Selected excerpt: Begin
Review | ‘The Children’
Ensemble Theatre Company’s Production of ‘The Children’ Offers a Captivating Debate Amid Planetary Danger
Lucy Kirkwood’s The Children, produced by Ensemble Theatre Company, is ostensibly about the fallout after an ecological disaster. More intimately, the play broaches topics like the responsibilities that come with aging and the value of life. Three characters, Rose (Linda Purl), Hazel (Nancy Travis), and Robin (Michael Butler), all retired nuclear scientists in their sixties, have a reunion of sorts after the power station they helped to build is decimated by a tidal wave, leaving the surrounding area dangerously uninhabitable. Hazel and Robin live in a cottage just outside of the exclusionary zone. Rose appears after an absence of more than a decade, bringing old drama that strains Robin and Hazel’s forced positivity in the face of the catastrophe. But Rose isn’t there to stir the pot — she comes with a proposition that they, the engineers who were responsible for creating the plant, take the place of the younger scientists who are currently working in the radioactive zone to mitigate the devastating consequences.
Selected excerpt: End
Exercise prompt
Name each character in the review of The Children and the actor who plays that character.
Data under study: Begin
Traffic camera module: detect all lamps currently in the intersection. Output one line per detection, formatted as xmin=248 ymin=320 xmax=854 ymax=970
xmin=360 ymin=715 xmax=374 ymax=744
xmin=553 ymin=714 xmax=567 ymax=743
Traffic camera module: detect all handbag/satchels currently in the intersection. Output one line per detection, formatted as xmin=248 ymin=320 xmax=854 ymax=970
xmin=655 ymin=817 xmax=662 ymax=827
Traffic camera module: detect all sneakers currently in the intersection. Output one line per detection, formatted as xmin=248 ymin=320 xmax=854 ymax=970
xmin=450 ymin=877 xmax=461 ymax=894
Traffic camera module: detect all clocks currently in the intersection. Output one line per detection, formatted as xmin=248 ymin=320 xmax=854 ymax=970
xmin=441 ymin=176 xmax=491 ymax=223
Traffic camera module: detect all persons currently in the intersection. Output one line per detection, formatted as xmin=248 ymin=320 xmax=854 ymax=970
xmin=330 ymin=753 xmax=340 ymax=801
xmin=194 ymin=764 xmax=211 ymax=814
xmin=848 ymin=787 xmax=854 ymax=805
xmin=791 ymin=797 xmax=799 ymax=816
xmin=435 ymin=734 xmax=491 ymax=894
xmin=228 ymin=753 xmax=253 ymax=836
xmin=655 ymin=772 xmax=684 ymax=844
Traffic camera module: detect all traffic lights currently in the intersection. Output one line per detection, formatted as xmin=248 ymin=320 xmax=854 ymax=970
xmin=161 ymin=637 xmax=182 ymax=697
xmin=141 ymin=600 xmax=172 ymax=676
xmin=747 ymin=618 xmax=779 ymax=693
Data under study: End
Reply
Rose, played by Linda Purl
Hazel, played by Nancy Travis
Robin, played by Michael Butler